DICHIARAZIONI di coach Presutti a fine gara

Una partita che purtoppo ha visto un risultato negativo. Cosa c’è da vedere di positivo in questo match?

«Intanto bisogna essere realisti e guardare il risultato, un risultato pesante che però ci sta tutto per quello che si è visto in campo. Dobbiamo lavorare, dobbiamo migliorare, dobbiamo fare tante, tante cose. Ho sempre detto che queste partite a noi servono per vedere il divario tra noi e le altre. Oggi abbiamo visto che c’è un gran bel divario, neanche con l’uomo in più siamo stati all’altezza del gioco e del movimento del San Donà. È un momento di riflessione da parte di tutti, non ci prendiamo paura e seguitiamo per quello che è il nostro progetto di lavoro. Cerchiamo di far meglio e che sia un momento di riflessione da parte di tutti, per migliorare e stare molto, molto più attenti.»

Siamo su un campo difficilissimo. Qual è il maggior merito che possiamo attribuire al San Donà?

San Donà ha giocato tutta la partita e non si è mai disunito nemmeno nei momenti di difficoltà. A noi la poca disciplina penalizza troppo e venire su un campo difficile come questo del San Donà, avere le capacità di andare subito in vantaggio, con un possibile 10-0 e poi l’unica squadra che prende calci contro è quella in vantaggio, è chiaro che alla fine questi errori li paghiamo. Abbiamo commesso errori sia tatticamente che, non dico di approccio alla partita perché siamo partiti molto bene… Però abbiamo commesso molti, molti più errori del San Donà.

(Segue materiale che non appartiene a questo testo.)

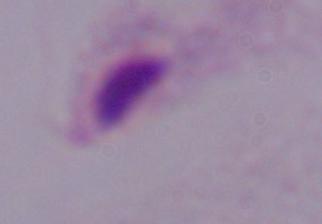

A trichomonad is seen. 1000x magnification. Micrograph.Report the malaria status of this cell.
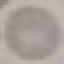
It is uninfected.

{
  "preparation": "thin blood smear",
  "stain": "Giemsa",
  "image_type": "automatically extracted cell patch, resized to 64 × 64 pixels",
  "capture": "smartphone through the microscope eyepiece"
}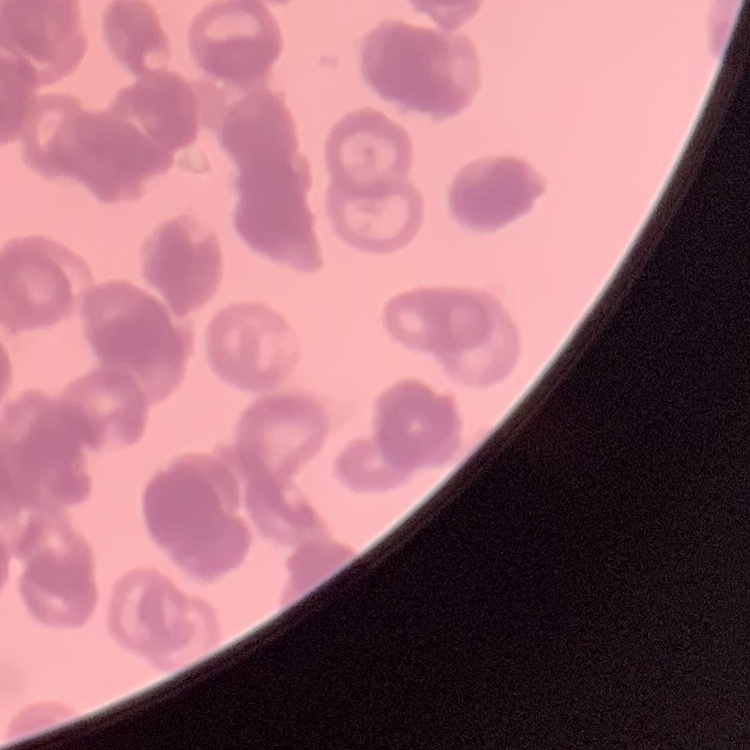 The erythrocytes exhibit rouleaux formation. Thin blood film. Stained with either Field's or Giemsa. One tile cut from a larger photomicrograph.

Cosa ha detto e cosa dirà in settimana ai ragazzi?

Questi momenti devono essere di riflessione. i ragazzi sono tutti maturi, sono intelligenti, per cui oggi ognuno di noi farà le sue riflessioni e lunedì in allenamento e soprattutto martedì durante la seduta video tireremo le conclusioni su quello che abbiamo fatto, se possiamo migliorare o se abbiamo veramente grossi limiti. Io non penso che abbiamo grossi limiti, perché se riusciamo a fare le cose per quaranta minuti dobbiamo avere la pazienza e la capacità di farle durare per ottanta, ottantacinque minuti..»

San Donà di Piave, Stadio “Mario e Romolo Pacifici” – sabato 30 settembre 2017

Eccellenza, II giornata

LAFERT SAN DONÀ v TOSCANA AEROPORTI I MEDICEI 43-17 (15-10)

Marcatori: p.t. 4’ m. Lubian tr. Newton (0-7), 16’ cp. Ambrosini (3-7), 18’ cp. Newton (3-10), 25’ m. Van Zyl (8-10), 36’ m. Ambrosini tr. Ambrosini (15-10); s.t. 42’ m. Bauer tr. Ambrosini (22-10), 48’ m. Bauer tr. Ambrosini (29-10), 55’ m. Fusco tr. Basson (29-17), 60’ m. Van Zyl tr. Ambrosini (36-17), 74’ m. Bardella tr. Ambrosini (43-17)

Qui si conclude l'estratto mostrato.